**EXERCISE MATERIALS:**

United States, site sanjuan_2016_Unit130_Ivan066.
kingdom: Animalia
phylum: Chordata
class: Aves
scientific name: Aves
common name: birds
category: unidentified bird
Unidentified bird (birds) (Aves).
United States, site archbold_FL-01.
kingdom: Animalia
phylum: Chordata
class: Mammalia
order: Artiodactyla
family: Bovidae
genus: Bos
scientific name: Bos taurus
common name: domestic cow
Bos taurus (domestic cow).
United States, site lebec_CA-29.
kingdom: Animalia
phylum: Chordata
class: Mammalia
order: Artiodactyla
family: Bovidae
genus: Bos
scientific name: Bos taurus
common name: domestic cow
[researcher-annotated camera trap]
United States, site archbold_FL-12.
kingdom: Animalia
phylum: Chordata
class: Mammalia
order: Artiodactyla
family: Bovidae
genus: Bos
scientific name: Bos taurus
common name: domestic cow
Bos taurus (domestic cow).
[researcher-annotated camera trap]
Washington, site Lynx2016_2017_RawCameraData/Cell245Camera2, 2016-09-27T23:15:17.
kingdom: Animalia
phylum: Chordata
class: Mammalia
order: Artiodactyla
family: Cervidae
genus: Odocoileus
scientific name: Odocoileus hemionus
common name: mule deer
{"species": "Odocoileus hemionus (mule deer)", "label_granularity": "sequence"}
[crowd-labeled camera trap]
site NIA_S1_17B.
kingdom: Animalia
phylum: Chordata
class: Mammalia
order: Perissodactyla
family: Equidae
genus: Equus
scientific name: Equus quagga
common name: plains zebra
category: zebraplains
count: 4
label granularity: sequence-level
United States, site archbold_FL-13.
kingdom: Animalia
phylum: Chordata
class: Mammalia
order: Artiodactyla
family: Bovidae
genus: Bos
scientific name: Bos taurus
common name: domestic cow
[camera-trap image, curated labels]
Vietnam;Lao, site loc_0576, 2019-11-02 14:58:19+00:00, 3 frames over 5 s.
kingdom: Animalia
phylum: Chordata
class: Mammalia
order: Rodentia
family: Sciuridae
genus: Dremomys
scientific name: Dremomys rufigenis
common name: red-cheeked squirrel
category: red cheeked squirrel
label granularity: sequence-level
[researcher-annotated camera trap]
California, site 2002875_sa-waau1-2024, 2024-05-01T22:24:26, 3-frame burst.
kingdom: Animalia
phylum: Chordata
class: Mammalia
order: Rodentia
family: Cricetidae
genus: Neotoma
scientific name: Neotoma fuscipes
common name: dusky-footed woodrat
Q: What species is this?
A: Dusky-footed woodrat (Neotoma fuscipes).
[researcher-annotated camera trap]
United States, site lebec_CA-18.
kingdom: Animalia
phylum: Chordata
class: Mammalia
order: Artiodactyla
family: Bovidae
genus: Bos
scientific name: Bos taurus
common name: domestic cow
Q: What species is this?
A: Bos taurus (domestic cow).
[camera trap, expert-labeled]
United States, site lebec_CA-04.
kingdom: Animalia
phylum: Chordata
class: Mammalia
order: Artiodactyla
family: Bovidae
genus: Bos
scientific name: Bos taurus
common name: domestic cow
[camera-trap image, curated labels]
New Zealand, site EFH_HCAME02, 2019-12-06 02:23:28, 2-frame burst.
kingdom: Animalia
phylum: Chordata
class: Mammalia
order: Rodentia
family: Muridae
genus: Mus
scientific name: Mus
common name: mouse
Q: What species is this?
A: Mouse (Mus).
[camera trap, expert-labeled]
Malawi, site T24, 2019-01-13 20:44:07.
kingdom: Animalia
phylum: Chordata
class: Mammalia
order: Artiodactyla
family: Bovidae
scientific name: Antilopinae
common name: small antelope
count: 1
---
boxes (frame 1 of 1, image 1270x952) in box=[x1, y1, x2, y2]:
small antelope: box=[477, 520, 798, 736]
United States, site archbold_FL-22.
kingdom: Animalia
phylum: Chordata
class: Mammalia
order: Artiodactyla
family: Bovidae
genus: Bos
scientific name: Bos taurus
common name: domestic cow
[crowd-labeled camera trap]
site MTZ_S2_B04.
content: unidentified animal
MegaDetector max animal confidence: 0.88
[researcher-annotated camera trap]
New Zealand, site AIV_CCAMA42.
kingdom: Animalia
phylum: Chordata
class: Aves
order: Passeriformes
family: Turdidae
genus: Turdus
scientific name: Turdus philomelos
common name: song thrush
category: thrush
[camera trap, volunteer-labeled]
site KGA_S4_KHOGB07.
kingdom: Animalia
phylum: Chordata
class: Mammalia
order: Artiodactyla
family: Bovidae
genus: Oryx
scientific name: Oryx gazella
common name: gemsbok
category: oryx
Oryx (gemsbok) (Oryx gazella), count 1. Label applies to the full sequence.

**TASK DESCRIPTION:** A word-for-word transcription of all the data is needed.

**ANSWER TO THE PROBLEM:**
United States, site sanjuan_2016_Unit130_Ivan066.
kingdom: Animalia
phylum: Chordata
class: Aves
scientific name: Aves
common name: birds
category: unidentified bird
Unidentified bird (birds) (Aves).
United States, site archbold_FL-01.
kingdom: Animalia
phylum: Chordata
class: Mammalia
order: Artiodactyla
family: Bovidae
genus: Bos
scientific name: Bos taurus
common name: domestic cow
Bos taurus (domestic cow).
United States, site lebec_CA-29.
kingdom: Animalia
phylum: Chordata
class: Mammalia
order: Artiodactyla
family: Bovidae
genus: Bos
scientific name: Bos taurus
common name: domestic cow
[researcher-annotated camera trap]
United States, site archbold_FL-12.
kingdom: Animalia
phylum: Chordata
class: Mammalia
order: Artiodactyla
family: Bovidae
genus: Bos
scientific name: Bos taurus
common name: domestic cow
Bos taurus (domestic cow).
[researcher-annotated camera trap]
Washington, site Lynx2016_2017_RawCameraData/Cell245Camera2, 2016-09-27T23:15:17.
kingdom: Animalia
phylum: Chordata
class: Mammalia
order: Artiodactyla
family: Cervidae
genus: Odocoileus
scientific name: Odocoileus hemionus
common name: mule deer
{"species": "Odocoileus hemionus (mule deer)", "label_granularity": "sequence"}
[crowd-labeled camera trap]
site NIA_S1_17B.
kingdom: Animalia
phylum: Chordata
class: Mammalia
order: Perissodactyla
family: Equidae
genus: Equus
scientific name: Equus quagga
common name: plains zebra
category: zebraplains
count: 4
label granularity: sequence-level
United States, site archbold_FL-13.
kingdom: Animalia
phylum: Chordata
class: Mammalia
order: Artiodactyla
family: Bovidae
genus: Bos
scientific name: Bos taurus
common name: domestic cow
[camera-trap image, curated labels]
Vietnam;Lao, site loc_0576, 2019-11-02 14:58:19+00:00, 3 frames over 5 s.
kingdom: Animalia
phylum: Chordata
class: Mammalia
order: Rodentia
family: Sciuridae
genus: Dremomys
scientific name: Dremomys rufigenis
common name: red-cheeked squirrel
category: red cheeked squirrel
label granularity: sequence-level
[researcher-annotated camera trap]
California, site 2002875_sa-waau1-2024, 2024-05-01T22:24:26, 3-frame burst.
kingdom: Animalia
phylum: Chordata
class: Mammalia
order: Rodentia
family: Cricetidae
genus: Neotoma
scientific name: Neotoma fuscipes
common name: dusky-footed woodrat
Q: What species is this?
A: Dusky-footed woodrat (Neotoma fuscipes).
[researcher-annotated camera trap]
United States, site lebec_CA-18.
kingdom: Animalia
phylum: Chordata
class: Mammalia
order: Artiodactyla
family: Bovidae
genus: Bos
scientific name: Bos taurus
common name: domestic cow
Q: What species is this?
A: Bos taurus (domestic cow).
[camera trap, expert-labeled]
United States, site lebec_CA-04.
kingdom: Animalia
phylum: Chordata
class: Mammalia
order: Artiodactyla
family: Bovidae
genus: Bos
scientific name: Bos taurus
common name: domestic cow
[camera-trap image, curated labels]
New Zealand, site EFH_HCAME02, 2019-12-06 02:23:28, 2-frame burst.
kingdom: Animalia
phylum: Chordata
class: Mammalia
order: Rodentia
family: Muridae
genus: Mus
scientific name: Mus
common name: mouse
Q: What species is this?
A: Mouse (Mus).
[camera trap, expert-labeled]
Malawi, site T24, 2019-01-13 20:44:07.
kingdom: Animalia
phylum: Chordata
class: Mammalia
order: Artiodactyla
family: Bovidae
scientific name: Antilopinae
common name: small antelope
count: 1
---
boxes (frame 1 of 1, image 1270x952) in box=[x1, y1, x2, y2]:
small antelope: box=[477, 520, 798, 736]
United States, site archbold_FL-22.
kingdom: Animalia
phylum: Chordata
class: Mammalia
order: Artiodactyla
family: Bovidae
genus: Bos
scientific name: Bos taurus
common name: domestic cow
[crowd-labeled camera trap]
site MTZ_S2_B04.
content: unidentified animal
MegaDetector max animal confidence: 0.88
[researcher-annotated camera trap]
New Zealand, site AIV_CCAMA42.
kingdom: Animalia
phylum: Chordata
class: Aves
order: Passeriformes
family: Turdidae
genus: Turdus
scientific name: Turdus philomelos
common name: song thrush
category: thrush
[camera trap, volunteer-labeled]
site KGA_S4_KHOGB07.
kingdom: Animalia
phylum: Chordata
class: Mammalia
order: Artiodactyla
family: Bovidae
genus: Oryx
scientific name: Oryx gazella
common name: gemsbok
category: oryx
Oryx (gemsbok) (Oryx gazella), count 1. Label applies to the full sequence.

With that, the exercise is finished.